3. Junji Ito: Grave Tales from Japan

Junji Ito’s name may not be exactly a name that is known in every household in Israel, but those who have been exposed to his disturbing, disturbed and simply creepy creations already know what is going to come now – and those who don’t, are going to either fly over what they will now know or run to the side The second. It’s been nearly 40 years since Ito, an acclaimed manga creator (he’s the first Japanese creator to win a major category of the prestigious Eisner Award – more or less the Pulitzer of comics), just hasn’t let the Japanese sleep properly at night – and now he has his own anime anthology On Netflix to enter your nightmares as well.

His horror manga can be as brutal and violent as an early David Cronenberg film but at the same time as absurd and cruel as a Franz Kafka short story, and among his loyal fans is another creator who recently won his own horror anthology on Netflix – Guillermo del Toro. So true, the animation based on Ito’s illustrations is a little, but a little, less frightening in color than in his haunting black and white (as is customary in the genre), but “Junji Ito Maniac: Japanese Tales of the Macabre” maintains the explosive pace of his work . Chapters here end quickly, sometimes scenes are cut in a somewhat confusing way – but that’s part of the point. Because Ito is not that interested in giving answers to the questions he scatters, nor is it necessarily that you will follow the plot one hundred percent. It is much more a matter of feeling, of experience, of images that will not leave you for a long time.

4. Poker face

We haven’t seen such a series in a long time: its creator is Rian Johnson, the brilliant mind behind “Well Written Murder”, in his first foray into television. Starring Natasha Lyonne (“Russian Doll”), alongside the wonderful Adrien Brody, Lou Diamond Phillips, Ron Perlman, Joseph Gordon-Levitt, Ellen Birkin, Chloe Sabini, Nick Nolte, Luis Guzman, Judith Light, Jamila Jamil and many more familiar faces of senior Hollywood actors. But what we really haven’t seen on television in a long time is not this A-list, but a series in which each episode has its own story with a beginning, middle and end, like television used to be.

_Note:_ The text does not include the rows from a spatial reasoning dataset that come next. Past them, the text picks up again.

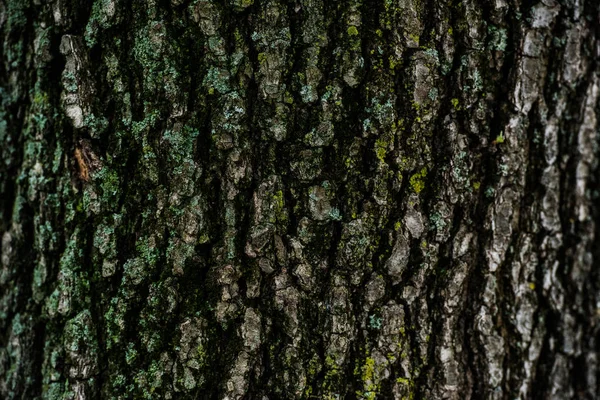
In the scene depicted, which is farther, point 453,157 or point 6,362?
point 6,362

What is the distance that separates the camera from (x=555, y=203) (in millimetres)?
1374

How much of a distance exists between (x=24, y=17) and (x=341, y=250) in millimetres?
1217

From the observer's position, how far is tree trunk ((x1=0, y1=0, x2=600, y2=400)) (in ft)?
4.55

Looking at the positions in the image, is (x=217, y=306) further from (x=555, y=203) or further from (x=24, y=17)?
(x=24, y=17)

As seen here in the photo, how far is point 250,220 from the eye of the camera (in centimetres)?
144

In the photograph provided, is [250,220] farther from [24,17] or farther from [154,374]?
[24,17]

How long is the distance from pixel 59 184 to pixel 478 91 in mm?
1223

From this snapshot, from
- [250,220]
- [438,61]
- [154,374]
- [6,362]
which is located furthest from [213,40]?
[6,362]

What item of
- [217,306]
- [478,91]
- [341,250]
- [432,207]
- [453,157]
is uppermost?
[478,91]

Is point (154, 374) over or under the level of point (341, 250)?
under

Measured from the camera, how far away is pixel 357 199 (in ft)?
4.70

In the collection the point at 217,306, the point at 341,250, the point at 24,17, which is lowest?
the point at 217,306

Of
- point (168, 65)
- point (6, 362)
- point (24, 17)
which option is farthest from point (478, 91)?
point (6, 362)

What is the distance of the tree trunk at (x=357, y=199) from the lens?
1386 mm
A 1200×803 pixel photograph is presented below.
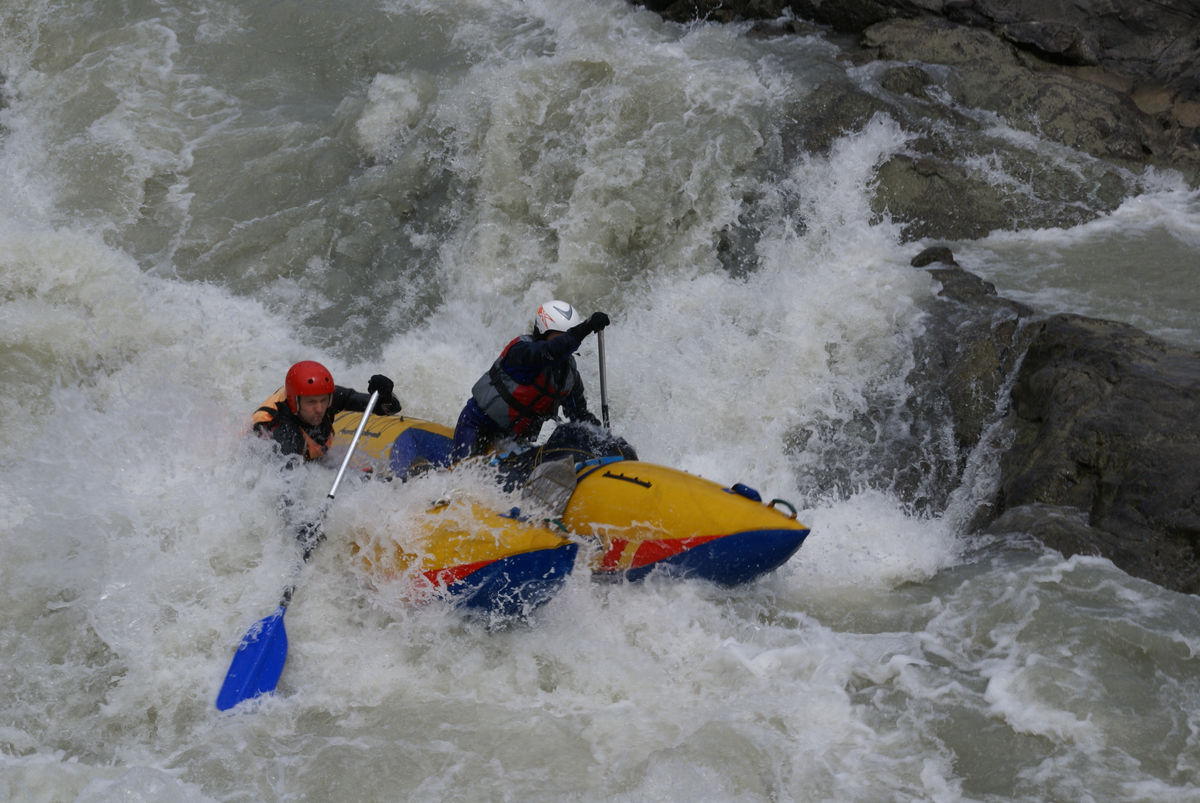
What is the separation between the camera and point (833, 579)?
207 inches

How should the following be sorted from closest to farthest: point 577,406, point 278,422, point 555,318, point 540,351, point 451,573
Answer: point 451,573, point 540,351, point 555,318, point 278,422, point 577,406

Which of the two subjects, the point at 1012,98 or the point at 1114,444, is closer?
the point at 1114,444

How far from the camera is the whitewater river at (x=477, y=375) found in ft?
13.4

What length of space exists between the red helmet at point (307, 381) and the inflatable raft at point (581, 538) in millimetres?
919

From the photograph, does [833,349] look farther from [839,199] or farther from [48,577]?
[48,577]

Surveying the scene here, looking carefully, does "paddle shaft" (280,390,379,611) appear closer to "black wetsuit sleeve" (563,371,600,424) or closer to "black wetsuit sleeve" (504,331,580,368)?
"black wetsuit sleeve" (504,331,580,368)

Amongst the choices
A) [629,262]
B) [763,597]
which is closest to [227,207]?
[629,262]

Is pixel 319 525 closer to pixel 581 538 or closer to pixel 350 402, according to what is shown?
pixel 350 402

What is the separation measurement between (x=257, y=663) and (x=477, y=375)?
3.53 meters

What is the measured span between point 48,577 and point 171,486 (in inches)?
33.6

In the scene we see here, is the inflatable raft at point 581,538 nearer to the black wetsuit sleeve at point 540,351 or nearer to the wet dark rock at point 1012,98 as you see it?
the black wetsuit sleeve at point 540,351

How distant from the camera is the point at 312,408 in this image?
5574mm

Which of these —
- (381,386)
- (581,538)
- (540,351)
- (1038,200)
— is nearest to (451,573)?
(581,538)

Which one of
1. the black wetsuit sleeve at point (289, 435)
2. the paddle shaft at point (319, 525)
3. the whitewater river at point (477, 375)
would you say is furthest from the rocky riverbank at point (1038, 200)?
the black wetsuit sleeve at point (289, 435)
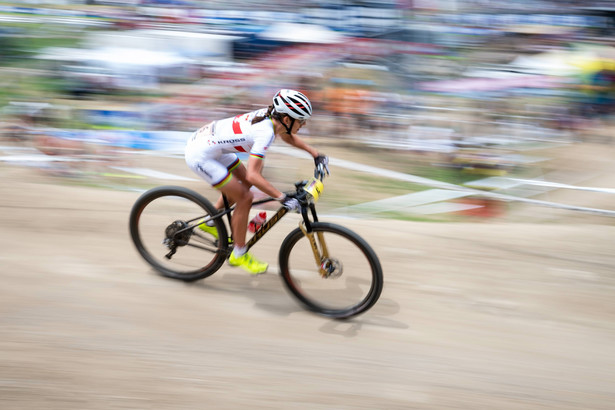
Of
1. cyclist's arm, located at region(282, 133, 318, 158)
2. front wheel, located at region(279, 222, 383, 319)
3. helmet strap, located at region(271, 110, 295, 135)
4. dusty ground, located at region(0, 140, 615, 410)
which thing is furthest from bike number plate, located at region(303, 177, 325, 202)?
dusty ground, located at region(0, 140, 615, 410)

“Poker Face” appeared last Thursday on NBC/Universal’s fast-growing streaming service, Peacock, and is considered one of the most interesting series of 2023. The first season contains ten episodes of approximately 75 minutes each, with all episodes in the successful seventies Howcatchem format, with a structure A plot where at the beginning of the episode you see or hear how the crime was committed, then you follow the detective who tries to solve the mystery, and at the end you catch the bad guy. Rian Johnson, who also wrote the first and last episode of the season, said that he received the inspiration for the series from the shows he saw as a child, primarily “Columbo”, “Magnum” and “The Leap to Yesterday”, which are all also “little anthropological jumps to areas of the United States that you don’t usually see on television “. .

5. The last of us

The successful series of the period is still the one created as a result of a computer game about zombies infected by a fungus. In the second episode our heroes set out on their long journey, the series began to carve out a separate identity for itself and we finally meet some zombies. That’s why we launched Recap of the last of uswith a full breakdown of the events of the chapter, interpretation of the events, comparison to the computer game and, of course, plenty of spoilers so let’s read it later.